Caching question BIND 9 help me please

Thu Aug 7 00:11:07 UTC 2003

Vo wrote:

> Here's my situation.  I'm using BIND 9, Redhat 9 latest version.  I have
> 2 servers in house, a primary and secondary, and I'm using my ISP as a
> tertiary.
>
> Last week my primary suffered a hard drive failure.  I thought "no big
> deal, the secondary and tertiaries will take care of servicing DNS
> requests". The primary was down for about 28 hours while I got a new
> hard drive in place.
>
> During this timeframe the secondary was reporting constantly that it
> couldn't update since it couldn't reach the primary. I expected that.
>
> At about 24 hours elapsed time, we started disappearing off the
> internet.  Using my secondary to query some names from my domain, I got
> "not founds."  I did that with our ISP tertiary DNS server as well, and
> was spewed back the root servers list.  Not good. (I quickly got the
> primary back online and everything straightened out straight away).
>
> My first thought it that I have the caching info set incorrectly for my
> domain.  Here's an obfuscated version of my DNS record for my domain:
>
> $TTL    86400
> @       IN      SOA     dns1.me.com. postmaster.me.com. (
>                 2003042101      ; serial
>                 1H      ; refresh (1 hour)
>                 30M     ; retry (30 minutes)
>                 7D      ; expire (7 days)
>                 1H      ) ; minimum (1 hour)
>
>                 NS      dns1.me.com.
>                 NS      dns2.me.com.
>                 NS      ns1.myisp.net.
>                 NS      ns2.myisp.net.
>                 NS      ns3.myisp.net.
>
>  { address records and cname records here  }
>
> Is my $TTL setting what killed me?  Everything else seems to be set for
> a 7 day expire and I'm probably missing something insanely simple.
> What's a good setting for a stable network with no significant changes
> being done for these?

$TTL only sets the default TTL for records in the zone. Slaves never see
the TTL setting; only the TTL values on each record in the zone, and they
never expire records based on those TTL values either. The only relevant
"expiration" parameter between masters and slaves is the
SOA.EXPIRE setting, and 7 days is, of course, much longer than the 28 hours
of your outage. So it's a bit of a mystery.

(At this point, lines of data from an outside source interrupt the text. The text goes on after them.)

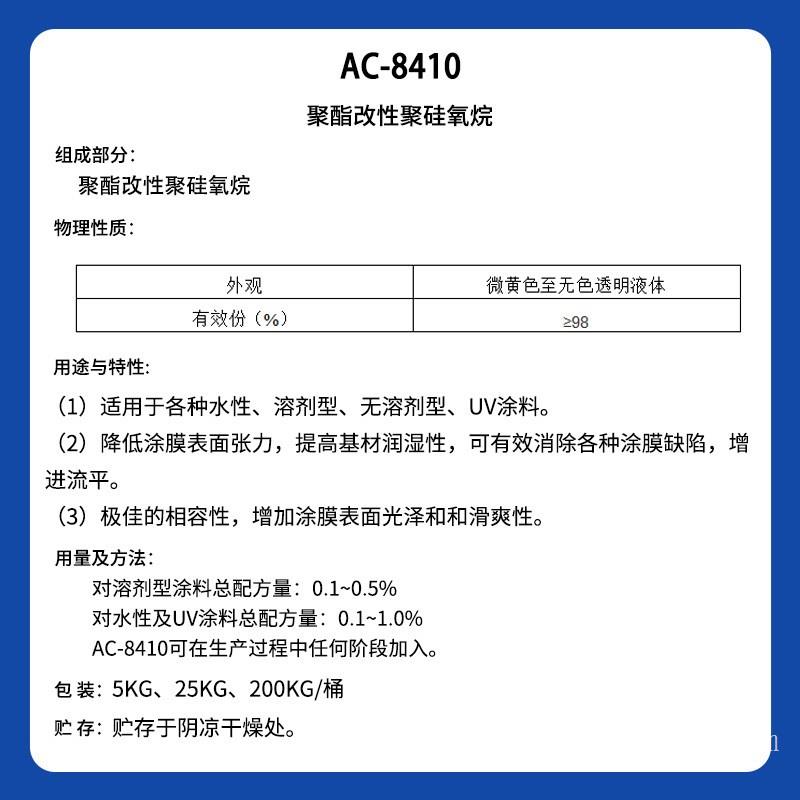 AC-8410

聚酯改性聚硅氧烷

组成部分:

聚酯改性聚硅氧烷

物理性质:

| 外观 | 微黄色至无色透明液体 |
|---|---|
| 有效份（%） | ≥98 |

用途与特性:

（1）适用于各种水性、溶剂型、无溶剂型、UV涂料。

（2）降低涂膜表面张力，提高基材润湿性，可有效消除各种涂膜缺陷，增进流平。

（3）极佳的相容性，增加涂膜表面光泽和和滑爽性。

用量及方法:

对溶剂型涂料总配方量：0.1~0.5%
对水性及UV涂料总配方量：0.1~1.0%
AC-8410可在生产过程中任何阶段加入。

包装：5KG、25KG、200KG/桶

贮存：贮存于阴凉干燥处。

Is it possible that you've had replication failure for a while and just
never noticed it? Are your primary and all of the delegated slaves
currently answering authoritatively for names in the zone?

When you say "not founds", do you mean NXDOMAIN? Were you using nslookup to
do the lookups? Sometimes if nslookup hits a SERVFAIL for the regular name,
it'll proceed to do the searchlist algorithm and then if it subsequently
gets an NXDOMAIN for a searchlisted name (quite likely) it'll *misreport*
NXDOMAIN for the whole lookup. This is one of many reasons why nslookup
sucks and "dig" is the preferred DNS troubleshooting tool. At the very
least, always turn on "debug" with nslookup to see what the hell it's doing
behind the scenes.

As for your ISP's "tertiary" server, it should have at least given you a
SERVFAIL or timed out trying to resolve the name. Sounds like they turned
off or restricted recursion and never bothered to tell you. Is it working
now?

- Kevin